Het hof heeft in het nadeel van de verdachte acht geslagen op een de verdachte betreffend uittreksel Justitiële Documentatie d.d. 6 december 2021, waaruit blijkt dat de verdachte al eens onherroepelijk is veroordeeld voor het plegen van soortgelijke en andersoortige strafbare feiten. Dat heeft hem er kennelijk niet van weerhouden opnieuw een dergelijk feit te plegen.
De verdachte heeft geweigerd medewerking te verlenen aan een ademanalyse en daardoor verhinderd dat met precisie kon worden vastgesteld of, en zo ja in welke mate, sprake was geweest van alcoholgebruik en in welke mate hij de verkeersveiligheid in gevaar heeft gebracht. De weigering van de verdachte ging gepaard met verbale en fysieke agressie.
De verdachte heeft ter terechtzitting in hoger beroep verklaard dat het op dit moment beter met hem gaat dan ten tijde van het tenlastegelegde, dat hij een huis heeft waar hij inmiddels twee jaar woont, dat hij in zijn huis de benodigde rust kan vinden en dat hij onder bewind staat om zijn schulden af te kunnen lossen. Het hof slaat acht op deze positieve ontwikkeling, doch overweegt dat de verdachte ook recent nog in aanraking is geweest met justitie en strafbeschikkingen heeft gekregen. De huidige omstandigheden van de verdachte lijken hem (nog) niet voldoende te weerhouden van het plegen van strafbare feiten.

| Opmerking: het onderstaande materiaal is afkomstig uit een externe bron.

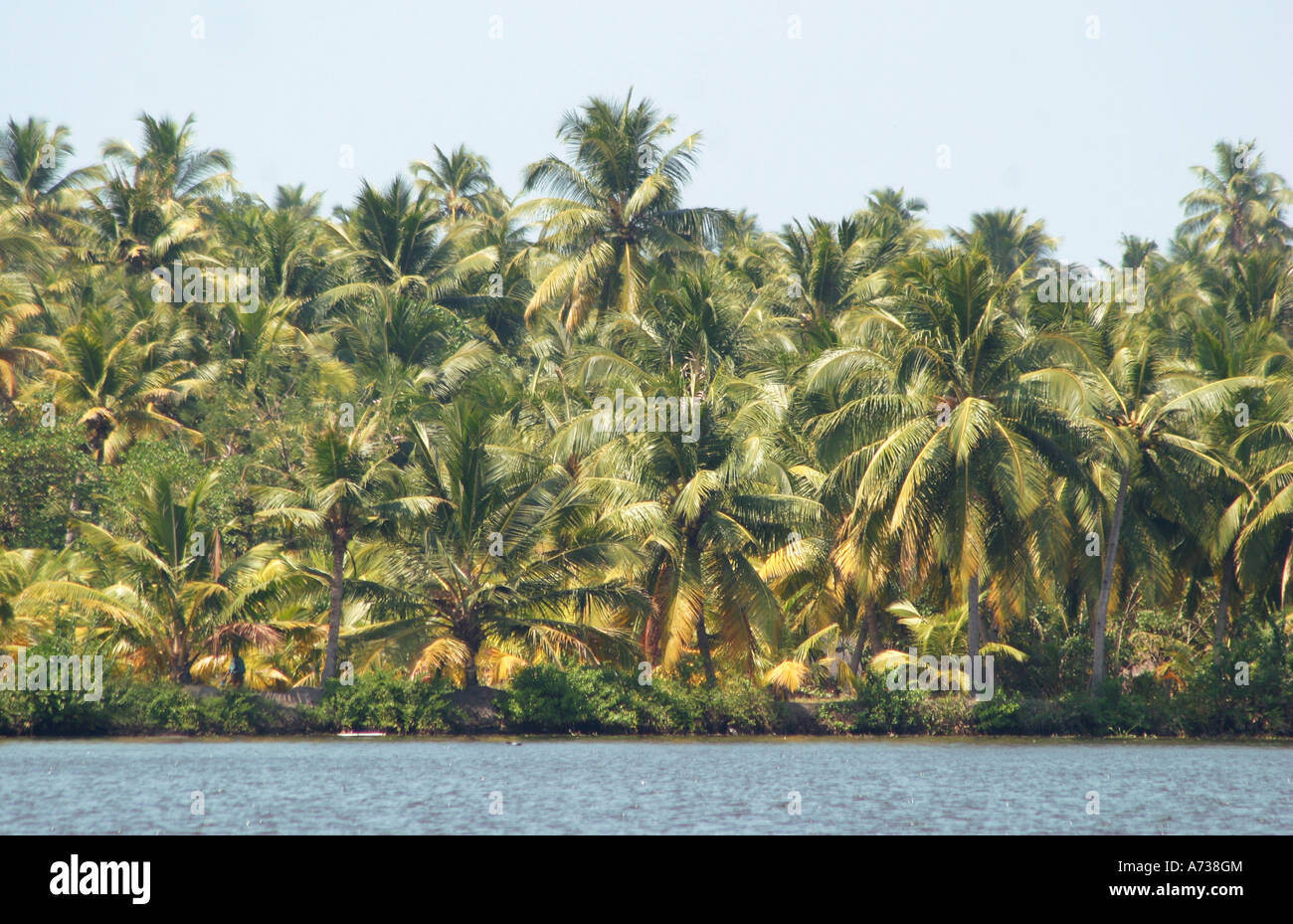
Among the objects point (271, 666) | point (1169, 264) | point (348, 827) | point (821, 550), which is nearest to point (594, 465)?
point (821, 550)

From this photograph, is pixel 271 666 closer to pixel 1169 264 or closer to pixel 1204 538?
pixel 1204 538

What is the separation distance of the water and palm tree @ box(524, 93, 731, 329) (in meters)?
21.1

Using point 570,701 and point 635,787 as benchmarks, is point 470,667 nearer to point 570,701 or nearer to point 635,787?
point 570,701

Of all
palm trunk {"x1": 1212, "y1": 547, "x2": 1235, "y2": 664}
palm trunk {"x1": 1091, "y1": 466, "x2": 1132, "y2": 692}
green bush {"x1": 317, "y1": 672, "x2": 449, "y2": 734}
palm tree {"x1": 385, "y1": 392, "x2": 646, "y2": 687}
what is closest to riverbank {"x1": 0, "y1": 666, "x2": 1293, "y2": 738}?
green bush {"x1": 317, "y1": 672, "x2": 449, "y2": 734}

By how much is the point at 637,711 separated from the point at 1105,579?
12.8 meters

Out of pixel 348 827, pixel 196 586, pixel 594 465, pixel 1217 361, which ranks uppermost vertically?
pixel 1217 361

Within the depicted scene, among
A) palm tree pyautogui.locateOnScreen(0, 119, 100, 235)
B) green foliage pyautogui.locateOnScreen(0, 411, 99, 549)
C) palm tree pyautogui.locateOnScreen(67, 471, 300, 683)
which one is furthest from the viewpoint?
palm tree pyautogui.locateOnScreen(0, 119, 100, 235)

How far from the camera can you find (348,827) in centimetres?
1939

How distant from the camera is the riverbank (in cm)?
3434

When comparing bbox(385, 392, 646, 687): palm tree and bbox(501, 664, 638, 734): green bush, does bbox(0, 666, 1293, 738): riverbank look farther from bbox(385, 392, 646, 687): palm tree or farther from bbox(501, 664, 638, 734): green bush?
bbox(385, 392, 646, 687): palm tree

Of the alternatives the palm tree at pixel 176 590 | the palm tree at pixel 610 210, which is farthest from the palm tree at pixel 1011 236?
the palm tree at pixel 176 590

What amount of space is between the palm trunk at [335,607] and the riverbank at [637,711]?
818 mm

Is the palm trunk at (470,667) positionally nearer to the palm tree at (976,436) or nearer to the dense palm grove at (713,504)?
the dense palm grove at (713,504)
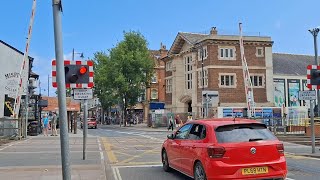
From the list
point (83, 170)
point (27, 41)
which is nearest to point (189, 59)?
point (27, 41)

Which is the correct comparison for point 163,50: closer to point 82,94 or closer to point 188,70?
point 188,70

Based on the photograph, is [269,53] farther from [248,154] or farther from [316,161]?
[248,154]

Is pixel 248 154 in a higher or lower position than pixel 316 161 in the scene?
higher

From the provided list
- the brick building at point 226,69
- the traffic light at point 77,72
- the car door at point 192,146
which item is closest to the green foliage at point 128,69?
the brick building at point 226,69

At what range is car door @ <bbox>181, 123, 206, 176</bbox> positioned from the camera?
911cm

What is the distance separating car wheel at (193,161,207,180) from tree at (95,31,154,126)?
51243 mm

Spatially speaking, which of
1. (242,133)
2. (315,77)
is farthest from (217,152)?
(315,77)

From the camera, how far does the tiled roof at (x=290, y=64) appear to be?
2311 inches

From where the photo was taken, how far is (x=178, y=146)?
10.5 meters

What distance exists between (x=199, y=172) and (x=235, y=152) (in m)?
0.99

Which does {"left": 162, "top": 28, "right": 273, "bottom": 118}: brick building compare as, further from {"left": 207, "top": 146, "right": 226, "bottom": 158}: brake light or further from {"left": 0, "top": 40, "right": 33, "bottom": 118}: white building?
{"left": 207, "top": 146, "right": 226, "bottom": 158}: brake light

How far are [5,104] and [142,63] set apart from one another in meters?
31.4

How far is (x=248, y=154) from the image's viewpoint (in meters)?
8.42

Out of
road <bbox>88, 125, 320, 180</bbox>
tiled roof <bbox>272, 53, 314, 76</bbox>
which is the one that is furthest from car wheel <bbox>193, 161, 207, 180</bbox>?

Voorts constateert het hof dat de redelijke termijn in deze zaak in hoger beroep is overschreden met vier maanden en zeventien dagen. Gelet op de hoogte van de aan de verdachte op te leggen straffen en de mate waarin de redelijke termijn is overschreden, is er geen aanleiding om aan het oordeel dat de redelijke termijn is overschreden enig rechtsgevolg te verbinden en zal het Hof met de constatering van de overschrijding van de redelijke termijn volstaan.
Het hof is - alles afwegende - van oordeel dat een geheel onvoorwaardelijke taakstraf van na te melden duur een passende en geboden reactie vormen.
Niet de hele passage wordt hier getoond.